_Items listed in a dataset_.
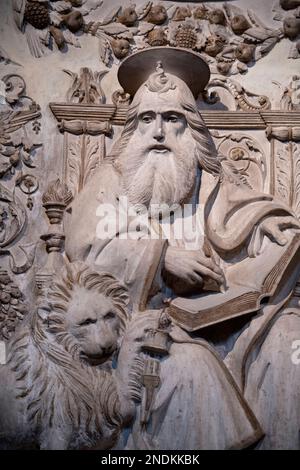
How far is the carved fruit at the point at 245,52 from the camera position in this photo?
14.4 feet

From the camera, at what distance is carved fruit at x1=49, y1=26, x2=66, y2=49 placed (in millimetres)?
4363

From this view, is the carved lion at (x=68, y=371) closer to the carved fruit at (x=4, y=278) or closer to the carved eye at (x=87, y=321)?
the carved eye at (x=87, y=321)

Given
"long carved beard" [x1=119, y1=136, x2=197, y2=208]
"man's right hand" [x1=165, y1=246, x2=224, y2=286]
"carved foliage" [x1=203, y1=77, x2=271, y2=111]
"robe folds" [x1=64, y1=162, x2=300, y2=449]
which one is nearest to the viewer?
"robe folds" [x1=64, y1=162, x2=300, y2=449]

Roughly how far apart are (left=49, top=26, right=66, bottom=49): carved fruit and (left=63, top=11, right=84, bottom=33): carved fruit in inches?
2.1

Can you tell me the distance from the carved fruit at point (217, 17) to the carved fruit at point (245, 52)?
154mm

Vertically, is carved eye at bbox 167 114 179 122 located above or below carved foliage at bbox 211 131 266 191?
above

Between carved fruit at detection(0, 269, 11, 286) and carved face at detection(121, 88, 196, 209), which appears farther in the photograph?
carved fruit at detection(0, 269, 11, 286)

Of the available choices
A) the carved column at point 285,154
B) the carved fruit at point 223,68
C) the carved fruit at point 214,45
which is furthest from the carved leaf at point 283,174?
the carved fruit at point 214,45

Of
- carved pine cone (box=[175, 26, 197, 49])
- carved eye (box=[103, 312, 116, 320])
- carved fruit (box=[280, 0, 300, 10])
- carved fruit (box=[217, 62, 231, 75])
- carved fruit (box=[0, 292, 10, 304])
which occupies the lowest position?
carved eye (box=[103, 312, 116, 320])

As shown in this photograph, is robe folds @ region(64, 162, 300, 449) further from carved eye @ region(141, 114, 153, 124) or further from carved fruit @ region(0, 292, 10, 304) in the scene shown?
carved fruit @ region(0, 292, 10, 304)

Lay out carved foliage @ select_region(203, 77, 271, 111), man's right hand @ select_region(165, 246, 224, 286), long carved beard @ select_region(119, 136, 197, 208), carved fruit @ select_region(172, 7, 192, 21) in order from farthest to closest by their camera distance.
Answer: carved fruit @ select_region(172, 7, 192, 21), carved foliage @ select_region(203, 77, 271, 111), long carved beard @ select_region(119, 136, 197, 208), man's right hand @ select_region(165, 246, 224, 286)

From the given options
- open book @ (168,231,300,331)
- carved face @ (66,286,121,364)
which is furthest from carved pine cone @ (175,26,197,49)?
carved face @ (66,286,121,364)

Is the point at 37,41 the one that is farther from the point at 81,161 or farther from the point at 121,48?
the point at 81,161

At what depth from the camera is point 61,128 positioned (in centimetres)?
422
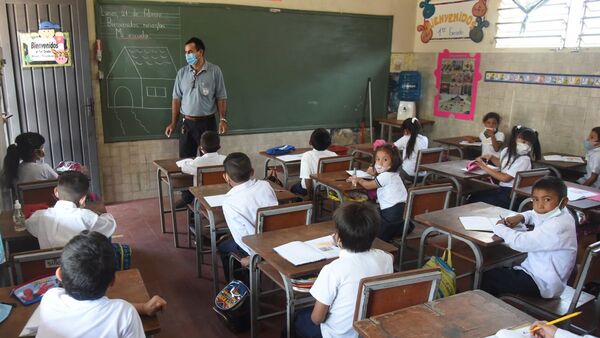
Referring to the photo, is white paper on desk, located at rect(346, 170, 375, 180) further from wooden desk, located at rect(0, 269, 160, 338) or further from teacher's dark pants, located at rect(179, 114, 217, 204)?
wooden desk, located at rect(0, 269, 160, 338)

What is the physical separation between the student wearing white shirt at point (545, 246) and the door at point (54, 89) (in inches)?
177

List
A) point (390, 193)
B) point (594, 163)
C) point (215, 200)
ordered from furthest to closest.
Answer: point (594, 163) → point (390, 193) → point (215, 200)

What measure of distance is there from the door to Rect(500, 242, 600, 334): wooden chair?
467 cm

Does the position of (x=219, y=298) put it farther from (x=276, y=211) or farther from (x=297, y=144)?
(x=297, y=144)

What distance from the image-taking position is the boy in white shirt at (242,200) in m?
2.99

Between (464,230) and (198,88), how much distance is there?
3.58 metres

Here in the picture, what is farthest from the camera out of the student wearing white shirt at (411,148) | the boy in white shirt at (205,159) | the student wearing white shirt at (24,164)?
the student wearing white shirt at (411,148)

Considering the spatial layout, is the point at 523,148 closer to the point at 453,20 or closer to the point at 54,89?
the point at 453,20

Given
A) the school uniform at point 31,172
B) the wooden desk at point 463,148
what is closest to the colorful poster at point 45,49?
the school uniform at point 31,172

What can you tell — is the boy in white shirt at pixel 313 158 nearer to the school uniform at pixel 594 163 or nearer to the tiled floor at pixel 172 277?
the tiled floor at pixel 172 277

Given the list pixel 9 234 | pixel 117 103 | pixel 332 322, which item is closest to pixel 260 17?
pixel 117 103

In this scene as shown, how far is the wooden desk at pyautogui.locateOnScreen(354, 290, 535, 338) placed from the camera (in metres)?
1.68

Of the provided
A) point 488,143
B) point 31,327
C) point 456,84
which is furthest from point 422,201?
point 456,84

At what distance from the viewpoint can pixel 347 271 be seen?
2.00m
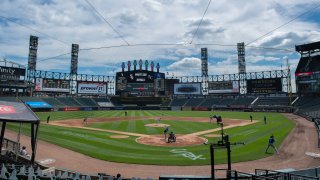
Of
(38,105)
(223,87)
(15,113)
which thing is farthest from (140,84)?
(15,113)

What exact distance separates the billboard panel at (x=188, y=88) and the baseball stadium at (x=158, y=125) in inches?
17.6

_Task instructions_. Rewrite all of the material with "photograph" changed to "image" everywhere and nothing else altered. Leave the pictures out.

_Problem solution_.
How far is the carved fruit at the point at 245,52 from the camera position in this photo?
14.4 feet

From the camera, at what distance is carved fruit at x1=49, y1=26, x2=66, y2=49 placed (in millimetres)?
4363

From this view, is the carved lion at (x=68, y=371) closer to the carved fruit at (x=4, y=278) or closer to the carved eye at (x=87, y=321)?
the carved eye at (x=87, y=321)

Given
"long carved beard" [x1=119, y1=136, x2=197, y2=208]
"man's right hand" [x1=165, y1=246, x2=224, y2=286]
"carved foliage" [x1=203, y1=77, x2=271, y2=111]
"robe folds" [x1=64, y1=162, x2=300, y2=449]
which one is nearest to the viewer?
"robe folds" [x1=64, y1=162, x2=300, y2=449]

Roughly how far apart are (left=49, top=26, right=66, bottom=49): carved fruit and (left=63, top=11, right=84, bottom=33): carved fruit in inches?
2.1

Can you tell me the distance from the carved fruit at point (217, 17) to the carved fruit at point (245, 52)?
154mm

Vertically, is carved eye at bbox 167 114 179 122 located above or below carved foliage at bbox 211 131 266 191?
above

Between carved fruit at detection(0, 269, 11, 286) and carved face at detection(121, 88, 196, 209), which appears farther in the image?
carved fruit at detection(0, 269, 11, 286)

Of the available choices
A) the carved column at point 285,154
B) the carved fruit at point 223,68
C) the carved fruit at point 214,45
which is furthest from the carved leaf at point 283,174?
the carved fruit at point 214,45

Of
- carved pine cone (box=[175, 26, 197, 49])
- carved eye (box=[103, 312, 116, 320])
- carved fruit (box=[280, 0, 300, 10])
- carved fruit (box=[217, 62, 231, 75])
- carved fruit (box=[0, 292, 10, 304])
which occupies the lowest position?
carved eye (box=[103, 312, 116, 320])

As shown in this image, is robe folds @ region(64, 162, 300, 449) further from carved eye @ region(141, 114, 153, 124) or further from carved fruit @ region(0, 292, 10, 304) in the scene shown?
carved fruit @ region(0, 292, 10, 304)

Lay out carved foliage @ select_region(203, 77, 271, 111), man's right hand @ select_region(165, 246, 224, 286), long carved beard @ select_region(119, 136, 197, 208), carved fruit @ select_region(172, 7, 192, 21) in order from farthest to closest by their camera distance.
Answer: carved fruit @ select_region(172, 7, 192, 21), carved foliage @ select_region(203, 77, 271, 111), long carved beard @ select_region(119, 136, 197, 208), man's right hand @ select_region(165, 246, 224, 286)

From the given options
- open book @ (168,231,300,331)
- carved face @ (66,286,121,364)
which is furthest from carved pine cone @ (175,26,197,49)?
carved face @ (66,286,121,364)

Is the point at 37,41 the one that is farther from the point at 81,161 or farther from the point at 121,48?
the point at 81,161

At what depth from the camera is point 61,128 positioned (in centimetres)?
422
Referring to the photo, is white paper on desk, located at rect(346, 170, 375, 180) further from wooden desk, located at rect(0, 269, 160, 338) or further from teacher's dark pants, located at rect(179, 114, 217, 204)?
wooden desk, located at rect(0, 269, 160, 338)

What is the physical separation between the student wearing white shirt at point (545, 246) and the door at point (54, 89) (in inches)?
177

List
A) point (390, 193)
B) point (594, 163)
C) point (215, 200)
ordered from furthest to closest.
Answer: point (594, 163) → point (390, 193) → point (215, 200)

What measure of distance is there from the door to Rect(500, 242, 600, 334): wooden chair?
467 cm

Does the position of (x=219, y=298) put it farther from (x=276, y=211) or farther from (x=297, y=144)?
(x=297, y=144)

What distance from the image-taking position is the boy in white shirt at (242,200) in m?
2.99

Between (464,230) and (198,88), how much distance is there?
3.58 metres

Here in the picture, what is farthest from the camera out of the student wearing white shirt at (411,148) | the boy in white shirt at (205,159) | the student wearing white shirt at (24,164)?
the student wearing white shirt at (411,148)

Considering the spatial layout, is the point at 523,148 closer to the point at 453,20 or closer to the point at 54,89?
the point at 453,20

Given
A) the school uniform at point 31,172
B) the wooden desk at point 463,148
what is closest to the colorful poster at point 45,49?
the school uniform at point 31,172

What can you tell — is the boy in white shirt at pixel 313 158 nearer to the school uniform at pixel 594 163 or nearer to the tiled floor at pixel 172 277?
the tiled floor at pixel 172 277

Given the list pixel 9 234 | pixel 117 103 | pixel 332 322, which item is closest to pixel 260 17?
pixel 117 103

In this scene as shown, how far is the wooden desk at pyautogui.locateOnScreen(354, 290, 535, 338) placed from the camera (in metres)?
1.68

Of the provided
A) point 488,143
B) point 31,327
C) point 456,84
which is furthest from point 422,201?
point 456,84

At what distance from the viewpoint can pixel 347 271 be seen?
2.00m
Of
(38,105)
(223,87)
(15,113)
which thing is farthest from (140,84)?
(15,113)

What exact distance separates the billboard panel at (x=188, y=88) and the baseball stadium at (x=158, y=125) in inches?
17.6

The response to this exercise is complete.